First Step: Assess the uncollectible receivables

This is done by either determining the percentage of sales or by the percentage of receivables.

Percentage of Sales Method

This is usually determined by taking a percentage of either net or total credit sales. It’s generally dictated by past trends (both internal and macro economy forecast). For example, 2 percent of $10,000,000 = $200,000.

Percentage of Receivables

This method works by looking at the aging schedule for receivables, including those that are due but not yet late. For example, the receivables that are not late but not yet paid can have a low percentage for the particular bucket. Each successive and later bucket of unpaid receivables would require a higher percentage estimated as uncollectible.

Second Step: Journal entries are notated by entering the bad debt expense as a debit and the allowance for doubtful accounts as a credit.

Third Step: After an account is considered permanently uncollectible, the last two entries are as follows:

Description Debit Credit
Bad Debt Expense $250  
Allowance for Doubtful Accounts   $250
Description Debit Credit
Allowance for Doubtful Accounts $250  
Accounts Receivable – ABC Business   $250

Conclusion: The Importance of Calculating Bad Debt Expense

When it comes to determining a company’s results, it is required in their financial statements.

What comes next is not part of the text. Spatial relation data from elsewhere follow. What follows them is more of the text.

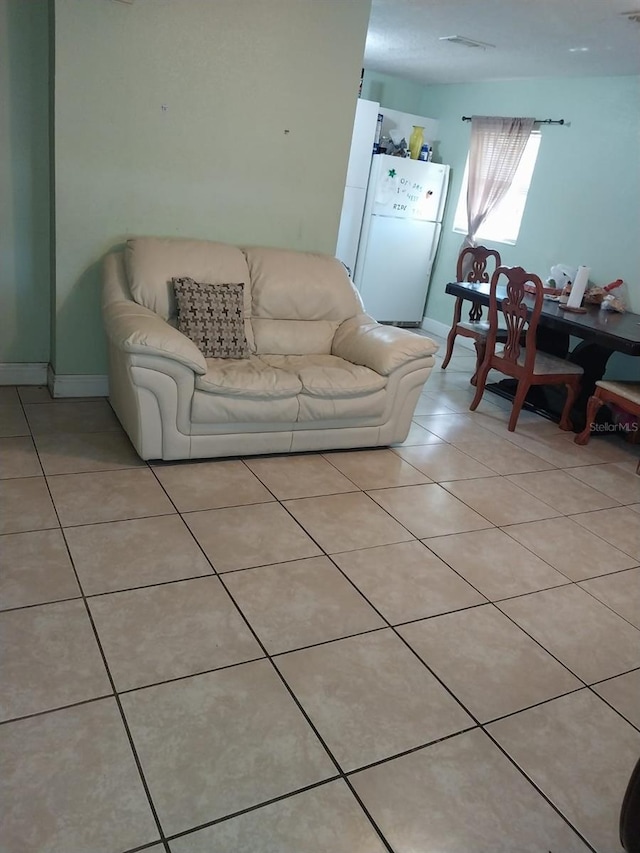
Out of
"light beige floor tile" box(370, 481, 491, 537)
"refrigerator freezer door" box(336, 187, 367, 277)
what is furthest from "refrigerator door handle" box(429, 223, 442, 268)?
"light beige floor tile" box(370, 481, 491, 537)

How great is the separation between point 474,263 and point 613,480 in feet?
7.71

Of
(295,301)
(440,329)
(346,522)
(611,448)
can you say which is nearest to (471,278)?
(440,329)

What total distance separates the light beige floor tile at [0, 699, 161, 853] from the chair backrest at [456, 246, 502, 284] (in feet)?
14.6

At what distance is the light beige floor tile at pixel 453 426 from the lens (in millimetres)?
3918

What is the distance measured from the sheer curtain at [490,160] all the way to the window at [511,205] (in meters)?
0.08

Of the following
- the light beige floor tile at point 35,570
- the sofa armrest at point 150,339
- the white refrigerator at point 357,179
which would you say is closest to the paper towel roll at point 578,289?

If a company does not include this information, their assets could be inflated, potentially leading to overstating their net income. Calculating bad debt expense also helps companies determine which customers have defaulted on past bills, while at the same time highlighting customers that pay on time.

When it comes to accounting for bad debt expense, businesses that are experts at the two methods can effectively navigate the needs of internal and external audiences.